The system-based format, first introduced in 1995, has been largely retained.  Classification of evidence levels has been translated into grades of recommendation based on the system developed by the US Department of Health and Human Services, Agency for Health Care Policy and Research [5-6].  The levels are:

[A] 

  • High-quality diagnostic studies in which a new test is independently and blindly compared with a reference standard in an appropriate spectrum of patients

  • Systematic review and meta-analyses of such high quality studies

  • Diagnostic clinical practice guidelines/clinical decision rules validated in a test set

[B] Any of the following:

  • Studies with a blind and independent comparison of the new test and reference standard in a set of nonconsecutive patients or confined to a narrow spectrum of subjects

  • Studies in which the reference standard was not performed on all subjects

  • Systematic reviews of such studies

  • Diagnostic clinical practice guidelines/clinical decision rules not validated in a test set

[C] Any of the following: 

  • Studies in which the reference standard was not objective

  • Studies in which the comparison between the new test and the reference standard was not blind or independent

  • Studies in which positive and negative test results were verified using different reference standards

  • Studies performed in an inappropriate set of patients

  • Expert opinion

The evidence gathering, synthesis, and grading processes that are so crucial to best guideline development have been undertaken by over 200 radiologists across the EU.  This truly collaborative effort, cascaded out by European and UK SIGs and societies, has been supported by Guideline development teams in London (based at the RCR) and Aberdeen (based in the Health Services Research Unit, University of Aberdeen).  Training in guideline development was delivered early on in the project.

We are grateful to the RCR and the European Commission (Directorate-General for the Environment) for jointly funding this work and hope that this booklet will prove useful.

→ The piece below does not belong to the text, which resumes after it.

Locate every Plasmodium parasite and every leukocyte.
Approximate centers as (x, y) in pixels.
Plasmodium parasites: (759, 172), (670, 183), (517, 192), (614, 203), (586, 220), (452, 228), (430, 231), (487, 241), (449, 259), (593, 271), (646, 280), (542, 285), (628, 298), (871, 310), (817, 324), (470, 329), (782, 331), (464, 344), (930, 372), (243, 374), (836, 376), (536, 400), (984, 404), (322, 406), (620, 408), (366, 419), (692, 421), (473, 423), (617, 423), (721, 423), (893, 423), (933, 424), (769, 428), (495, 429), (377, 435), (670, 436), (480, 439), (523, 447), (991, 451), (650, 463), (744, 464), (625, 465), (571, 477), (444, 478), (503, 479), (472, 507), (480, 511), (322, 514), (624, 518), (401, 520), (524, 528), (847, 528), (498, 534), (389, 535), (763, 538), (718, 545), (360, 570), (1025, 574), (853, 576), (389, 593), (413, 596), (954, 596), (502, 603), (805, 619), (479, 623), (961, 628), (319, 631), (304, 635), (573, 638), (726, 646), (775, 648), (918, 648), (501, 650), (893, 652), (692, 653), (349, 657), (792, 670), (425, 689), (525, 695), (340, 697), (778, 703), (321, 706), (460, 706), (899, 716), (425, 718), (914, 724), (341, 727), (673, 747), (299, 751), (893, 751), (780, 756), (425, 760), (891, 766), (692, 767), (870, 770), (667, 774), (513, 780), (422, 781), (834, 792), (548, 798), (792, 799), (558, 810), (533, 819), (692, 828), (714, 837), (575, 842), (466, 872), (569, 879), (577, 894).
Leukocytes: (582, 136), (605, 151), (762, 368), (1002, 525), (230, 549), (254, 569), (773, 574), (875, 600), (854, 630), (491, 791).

While wide consultation across the whole of Europe and the UK (see Appendix) was undertaken in the development of this booklet, and best-evidence methodology applied, undoubtedly there will be some decisions that will not accord with local practice.  Evidence has at times been conflicting and this has required compromise and interpretation.  We would welcome referenced comments, to allow continued development of these Guidelines.

A 'gold standard' search strategy for diagnostic imaging tests has been developed as part of this project, as has work to investigate the feasibility of establishing a comprehensive register of studies.  At the time of publication, however, we continue to rely on the Guideline Development Steering Group for strategic direction and SIGs for detailed content.